As for the BBC – Johnson (or Cummings), will decide who will be the next BBC director-general. They will actively endorse a controversial Conservative-leaning political candidate with threats of vengeance should the BBC attempt to take a stand by considering a liberal-centrist. If they don’t, the Culture secretary Nicky Morgan has used the Daily Mail to warn that the BBC could end up the same way as collapsed video rental firm Blockbuster.
Journalists now accept that Downing street is completely dedicated and is serious to the idea to decriminalise non-payment of the BBC licence fee and review Channel 4’s public service broadcasting obligations. These are clear existential threats to these institutions.
There has been some pushback. On last months ‘Brexit’ night, Downing Street put considerable effort in filming their own video of Boris Johnson’s message to the nation. This was a first for the media who would usually film the event live and ‘pool’ the video between them. The consequence was that the BBC and ITV refused to air the clip on the 10 O’Clock news when ordered as it was little more than propaganda.
“Senior Tories were apoplectic at that decision but accepted that their own attempt to bounce the broadcasters into doing what they wanted had badly backfired.” However, more revenge was to come.
From here, the war against the media has rapidly escalated. Senior journalists are only invited for briefings if they parrot the government line. Others more critical or at least questioning are barred.
Announcements by the BBC of programming cuts are already across the airwaves. Its famous Today programme and Newsnight are facing severe cutbacks. The BBC has already confirmed that its newsroom will lose 450 jobs. In the meantime, ITV’s Good Morning Britain is now boycotted by the government.

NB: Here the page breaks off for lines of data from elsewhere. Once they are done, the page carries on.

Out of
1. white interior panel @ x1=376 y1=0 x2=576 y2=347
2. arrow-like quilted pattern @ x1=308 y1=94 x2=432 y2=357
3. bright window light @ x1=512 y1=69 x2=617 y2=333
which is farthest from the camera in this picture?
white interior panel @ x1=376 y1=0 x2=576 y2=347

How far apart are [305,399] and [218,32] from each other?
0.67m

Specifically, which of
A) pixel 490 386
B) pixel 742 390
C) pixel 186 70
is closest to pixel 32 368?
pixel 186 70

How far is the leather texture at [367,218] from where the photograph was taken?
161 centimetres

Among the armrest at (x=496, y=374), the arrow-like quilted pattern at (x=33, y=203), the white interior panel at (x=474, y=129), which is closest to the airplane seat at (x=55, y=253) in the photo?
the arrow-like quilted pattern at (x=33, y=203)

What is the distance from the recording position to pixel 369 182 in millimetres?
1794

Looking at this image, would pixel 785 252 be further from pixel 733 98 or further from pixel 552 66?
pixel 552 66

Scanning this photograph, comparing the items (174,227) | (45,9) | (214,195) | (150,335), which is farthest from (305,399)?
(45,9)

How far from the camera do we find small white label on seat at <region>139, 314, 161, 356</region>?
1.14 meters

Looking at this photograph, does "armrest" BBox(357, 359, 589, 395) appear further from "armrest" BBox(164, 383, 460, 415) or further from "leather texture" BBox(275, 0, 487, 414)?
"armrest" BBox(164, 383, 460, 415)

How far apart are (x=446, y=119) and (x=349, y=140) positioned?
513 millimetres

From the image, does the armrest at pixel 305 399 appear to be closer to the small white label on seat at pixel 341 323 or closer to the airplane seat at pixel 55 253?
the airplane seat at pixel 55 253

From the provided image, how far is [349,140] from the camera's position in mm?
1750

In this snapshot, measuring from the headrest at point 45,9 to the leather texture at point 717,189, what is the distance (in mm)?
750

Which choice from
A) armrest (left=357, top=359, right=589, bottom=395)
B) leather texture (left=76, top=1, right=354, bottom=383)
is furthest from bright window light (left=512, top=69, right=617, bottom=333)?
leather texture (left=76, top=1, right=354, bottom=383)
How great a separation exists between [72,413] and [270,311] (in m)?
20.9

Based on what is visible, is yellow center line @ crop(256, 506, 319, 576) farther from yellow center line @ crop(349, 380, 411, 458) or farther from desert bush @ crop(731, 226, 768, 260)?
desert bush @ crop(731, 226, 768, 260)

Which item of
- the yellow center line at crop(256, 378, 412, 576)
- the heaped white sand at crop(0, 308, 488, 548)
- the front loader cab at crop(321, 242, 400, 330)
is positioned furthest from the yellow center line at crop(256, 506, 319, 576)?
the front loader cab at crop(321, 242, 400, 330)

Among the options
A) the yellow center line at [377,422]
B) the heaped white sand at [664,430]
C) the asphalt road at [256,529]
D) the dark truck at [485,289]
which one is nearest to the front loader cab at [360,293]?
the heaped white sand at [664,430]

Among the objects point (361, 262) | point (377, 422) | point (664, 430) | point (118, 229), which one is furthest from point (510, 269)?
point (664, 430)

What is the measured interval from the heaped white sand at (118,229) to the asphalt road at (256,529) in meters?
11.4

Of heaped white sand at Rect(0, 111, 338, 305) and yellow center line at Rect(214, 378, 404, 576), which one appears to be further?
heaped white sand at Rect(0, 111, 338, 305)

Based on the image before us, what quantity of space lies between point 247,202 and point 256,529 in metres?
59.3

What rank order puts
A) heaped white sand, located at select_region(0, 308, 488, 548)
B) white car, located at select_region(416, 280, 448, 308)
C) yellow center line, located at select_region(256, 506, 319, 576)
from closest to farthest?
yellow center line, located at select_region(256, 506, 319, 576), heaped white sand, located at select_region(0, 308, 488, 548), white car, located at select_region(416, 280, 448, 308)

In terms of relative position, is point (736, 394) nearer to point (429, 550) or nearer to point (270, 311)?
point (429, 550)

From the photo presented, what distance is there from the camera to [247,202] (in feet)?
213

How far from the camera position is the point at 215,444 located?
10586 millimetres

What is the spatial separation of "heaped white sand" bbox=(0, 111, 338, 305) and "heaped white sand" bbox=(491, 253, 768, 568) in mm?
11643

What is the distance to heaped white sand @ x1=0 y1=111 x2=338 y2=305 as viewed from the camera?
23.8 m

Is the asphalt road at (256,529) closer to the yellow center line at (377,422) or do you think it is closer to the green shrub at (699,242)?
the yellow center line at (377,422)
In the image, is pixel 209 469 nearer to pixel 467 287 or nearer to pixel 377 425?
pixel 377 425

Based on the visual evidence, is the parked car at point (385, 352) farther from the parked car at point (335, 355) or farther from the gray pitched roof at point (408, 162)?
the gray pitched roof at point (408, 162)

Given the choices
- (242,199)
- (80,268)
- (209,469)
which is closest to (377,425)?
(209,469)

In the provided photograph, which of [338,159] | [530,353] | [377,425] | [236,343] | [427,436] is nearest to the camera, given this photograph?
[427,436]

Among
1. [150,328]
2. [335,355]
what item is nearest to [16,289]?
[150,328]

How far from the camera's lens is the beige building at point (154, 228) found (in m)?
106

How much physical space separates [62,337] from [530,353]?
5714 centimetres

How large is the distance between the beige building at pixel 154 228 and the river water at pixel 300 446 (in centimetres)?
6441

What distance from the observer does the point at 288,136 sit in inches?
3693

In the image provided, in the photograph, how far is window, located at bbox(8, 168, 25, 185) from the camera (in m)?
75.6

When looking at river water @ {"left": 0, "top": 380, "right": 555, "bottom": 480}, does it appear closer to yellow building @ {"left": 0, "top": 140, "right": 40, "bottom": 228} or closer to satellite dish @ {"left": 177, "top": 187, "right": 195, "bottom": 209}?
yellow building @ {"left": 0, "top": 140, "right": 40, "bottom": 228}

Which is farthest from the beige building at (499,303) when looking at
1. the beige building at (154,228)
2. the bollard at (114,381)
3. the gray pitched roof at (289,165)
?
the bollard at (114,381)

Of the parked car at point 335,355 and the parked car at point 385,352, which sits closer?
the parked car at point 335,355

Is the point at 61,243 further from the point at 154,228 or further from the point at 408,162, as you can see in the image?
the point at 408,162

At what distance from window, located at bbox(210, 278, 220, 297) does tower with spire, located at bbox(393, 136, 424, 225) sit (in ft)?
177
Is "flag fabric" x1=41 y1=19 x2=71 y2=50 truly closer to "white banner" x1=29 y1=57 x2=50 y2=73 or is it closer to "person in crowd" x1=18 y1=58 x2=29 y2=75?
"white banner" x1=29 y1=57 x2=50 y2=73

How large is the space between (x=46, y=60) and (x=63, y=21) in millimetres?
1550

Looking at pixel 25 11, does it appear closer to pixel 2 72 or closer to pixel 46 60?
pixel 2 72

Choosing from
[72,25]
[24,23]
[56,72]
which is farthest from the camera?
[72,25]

Political journalist’s that meet together at Westminister is the called the ‘Lobby’ – but that has now been reorganised by the government to the point of subversion making it deliberately difficult for some journalists to even attend. The government has not bothered responding to a letter sent by the Society of Editors (SoE) asking them to reconsider their actions. The highly publicised walkout last week by journalists was another response to government overreach and its attempt to grip the narrative, which was then condemned by many. Not that it made any difference.
There is now an ‘inner-lobby’ – consisting of people like Laura Kuenssberg and Robert Peston, which only goes to confirm one thing. Parrot the government line or you’re out. The SoE went on to complain that – “this is the latest in a run of problematic media encounters by the new administration” and that “these events confirm the Society’s concerns for press freedom are very real.”
The government have now also insisted that there can be no cabinet minister media visibility except if it has been cleared by Number 10 first. Then they are forcing everyone in departments from the Treasury to the Foreign Office to use a specific and approved form language over Brexit. Patrick Wintour, the diplomatic editor of The Guardian describes this as – “Downing Street is determined that everyone in the department follows its ideological lead in using language that frames Britain’s departure from the European Union as a clean break.” Words like “implementation period”, “no-deal”, “special partnership” and even “Brexit” are no longer allowed – even though Brexit is in an implementation period that is likely to lead to no deal which will end our special partnership with the EU.
In the last World Press Freedom report (2019), the UK was ranked one of the worst Western European countries in the World Press Freedom Index, largely due to a heavy-handed approach towards the press, often in the name of national security. This was in the day of Cameron and May. No doubt, its 2020 report will see the UK in a dramatic fall once again as the government continues its clampdown on criticism and attempting to hold it to account.